Presentato libro Mantovano,Iovine,Serpelloni,no a legalizzazione

   (ANSA) – ROMA, 21 APR –

   “Droghe legali mai”: “la legislazione che definisce dannosa la cannabis e le altre droghe va difesa”. Così il vicepresidente del Senato, Maurizio Gasparri (Fi), in occasione della presentazione, oggi a Palazzo Madama, del libro “Libertà dalla droga – Diritto, scienza, sociologia” di Alfredo Mantovano, Giovanni Serpelloni e Massimo Introvigne.

   “Questo volume offre motivi giuridici, morali e sanitari per ribadire la pericolosità delle droghe – ha osservato Gasparri – ed è un’occasione per rilanciare l’intergruppo parlamentare per la libertà dalla droga. Siamo in campo per difendere la vita e la salute da ogni sostanza stupefacente”.

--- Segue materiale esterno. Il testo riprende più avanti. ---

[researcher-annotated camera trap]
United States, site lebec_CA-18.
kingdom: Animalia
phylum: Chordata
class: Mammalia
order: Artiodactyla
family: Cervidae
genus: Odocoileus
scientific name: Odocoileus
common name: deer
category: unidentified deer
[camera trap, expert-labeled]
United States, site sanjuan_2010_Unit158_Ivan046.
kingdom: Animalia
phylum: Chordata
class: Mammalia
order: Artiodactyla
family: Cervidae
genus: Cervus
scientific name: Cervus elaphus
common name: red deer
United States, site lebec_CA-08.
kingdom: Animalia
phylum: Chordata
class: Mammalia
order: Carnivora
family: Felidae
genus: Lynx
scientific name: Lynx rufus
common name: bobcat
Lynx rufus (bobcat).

   Liberalizzare la droga, ha aggiunto Carlo Giovanardi (Ap), sarebbe “una catastrofe”: “si farebbe un favore alla criminalità organizzata” e “non ci sarebbe più controllo” sui consumi. “Se ora è venuto a contatto con la droga il 3% della popolazione, con la liberalizzazione si potrebbero raggiungere gli stessi numeri dei consumatori di tabacco, cioè il 30%”: “abbiamo bisogno di munizioni a livello politico per combattere questa battaglia”.

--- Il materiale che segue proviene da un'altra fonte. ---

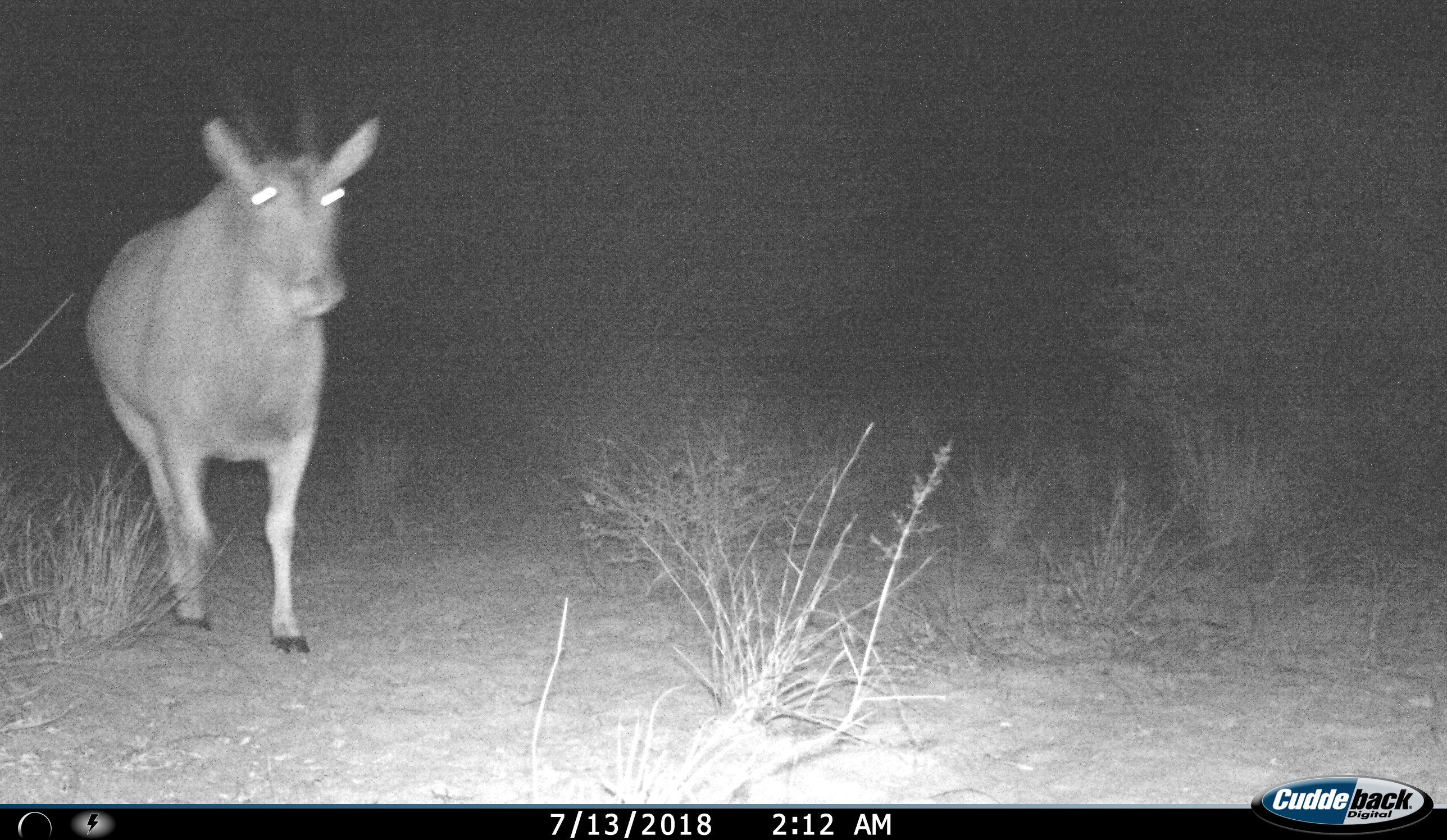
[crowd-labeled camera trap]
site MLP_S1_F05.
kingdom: Animalia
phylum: Chordata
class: Mammalia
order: Artiodactyla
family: Bovidae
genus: Tragelaphus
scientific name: Tragelaphus oryx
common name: eland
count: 1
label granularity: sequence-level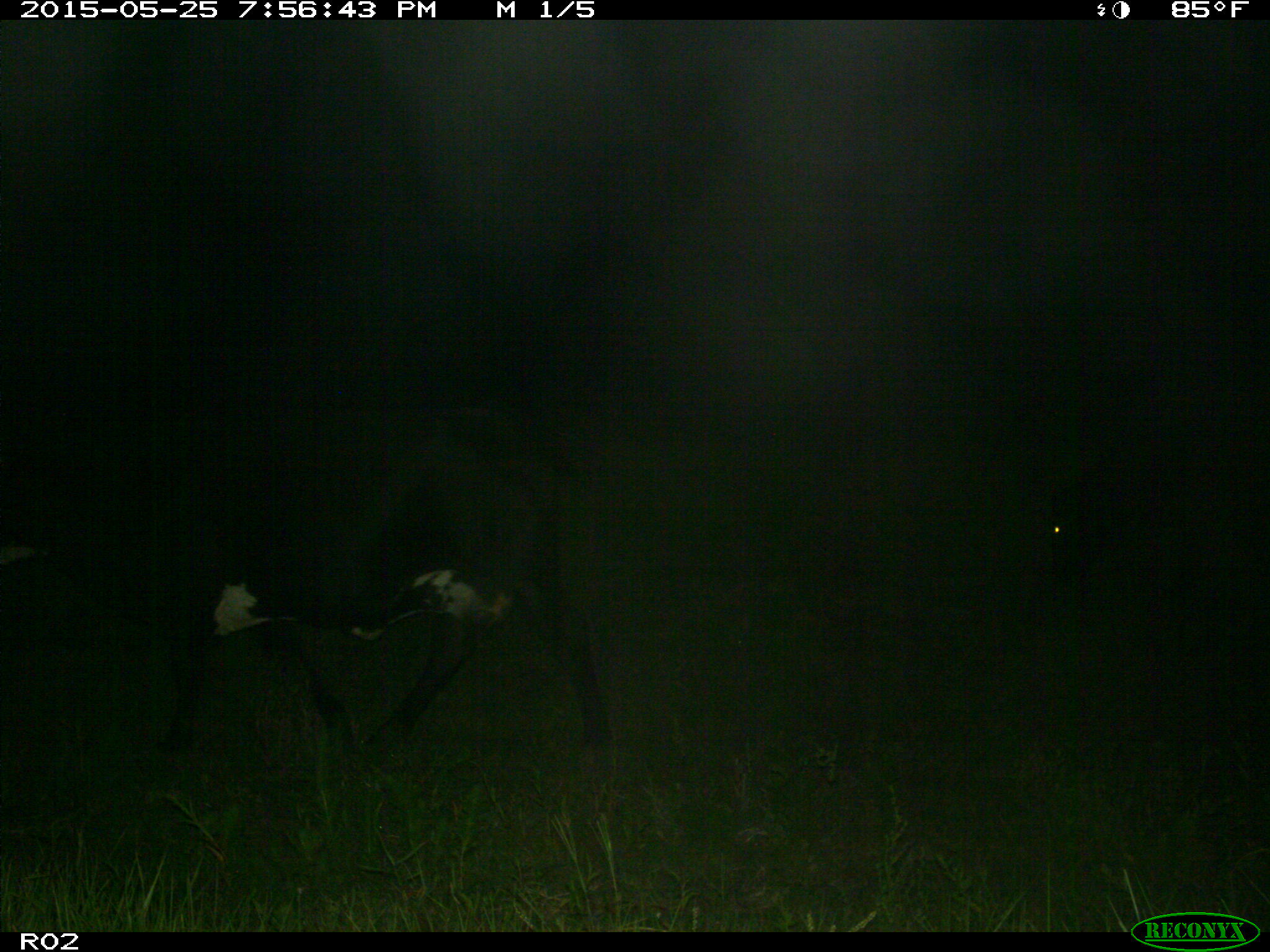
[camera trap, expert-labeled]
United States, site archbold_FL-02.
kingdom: Animalia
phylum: Chordata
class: Mammalia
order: Artiodactyla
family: Bovidae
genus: Bos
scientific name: Bos taurus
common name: domestic cow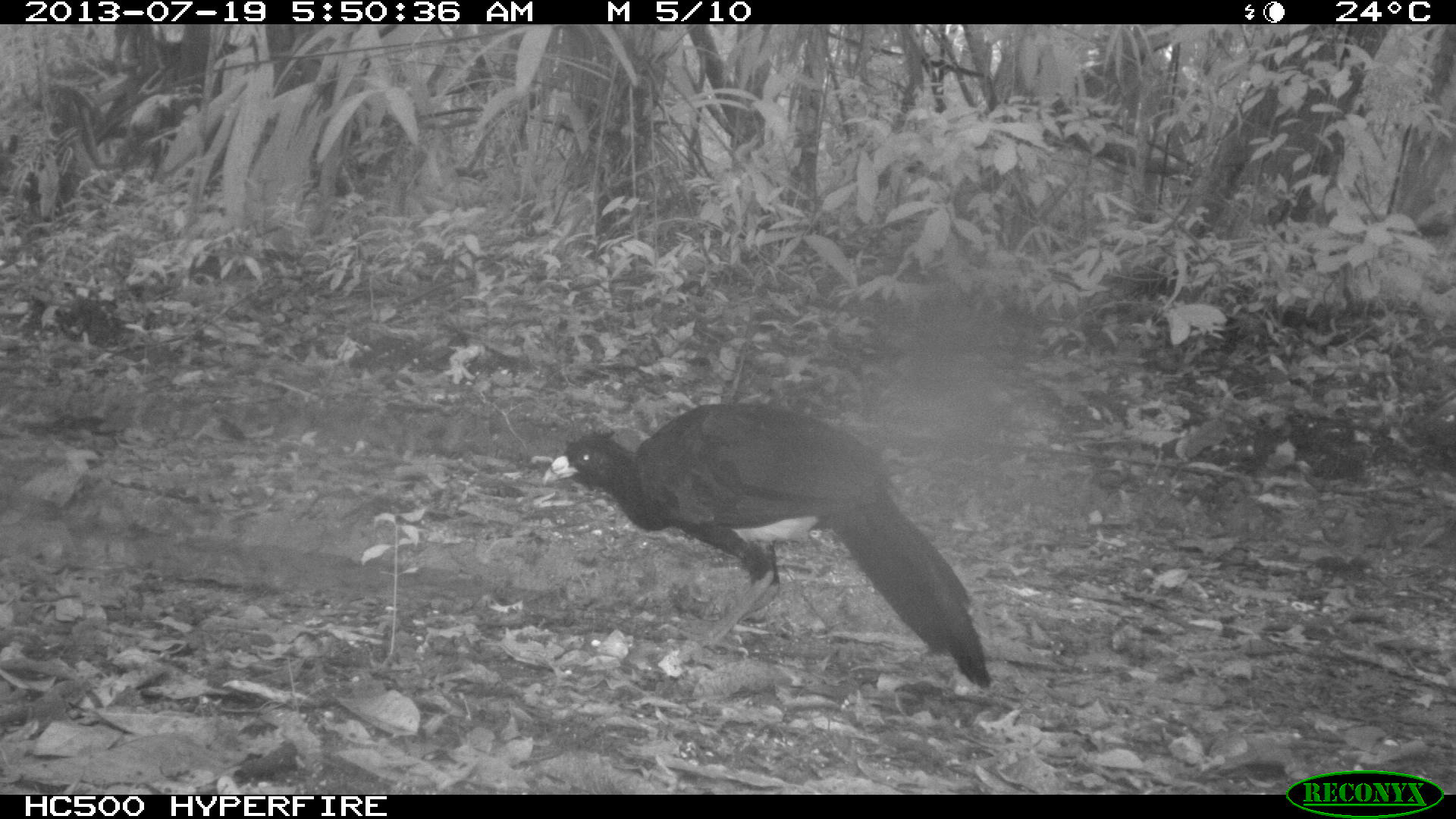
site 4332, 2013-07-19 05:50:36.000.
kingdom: Animalia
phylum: Chordata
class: Aves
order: Galliformes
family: Cracidae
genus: Crax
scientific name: Crax rubra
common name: great curassow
Crax rubra (great curassow), count 2.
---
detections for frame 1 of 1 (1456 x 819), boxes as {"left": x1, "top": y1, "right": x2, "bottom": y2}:
crax rubra: {"left": 538, "top": 401, "right": 994, "bottom": 691}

   Il libro, hanno spiegato gli autori, è stato scritto in seguito alla sentenza della Corte Costituzionale e al disegno di legge del governo che “hanno preso di mira la riforma sulla droga entrata in vigore nel 2006, cancellandone i tratti più significativi”. “Con dati chiari e osservazioni di carattere giuridico e sociale – ha detto Mantovano – il volume offre un contributo educativo per i giovani e le scuole. Auspichiamo che la legislazione possa ritrovare i suoi aspetti fondanti”.

   Ciò su cui bisogna porre l’attenzione, ha aggiunto Serpelloni, già Capo Dipartimento delle Politiche antidroga, “è il nuovo mercato” per le sostanze stupefacenti “che si sta aprendo su internet e che è incontrollabile”. Attenzione anche “alle multinazionali del tabacco che con la legalizzazione delle droghe potrebbero orientare il loro mercato anche in quella direzione”. A questo riguardo, ha concluso Introvigne, “una legalizzazione totale, senza limiti per le sostanze vendute o per l’età di assunzione, non ci sarà mai. Di conseguenza le organizzazioni criminali, che si dice di voler contrastare, continueranno a operare”.(ANSA).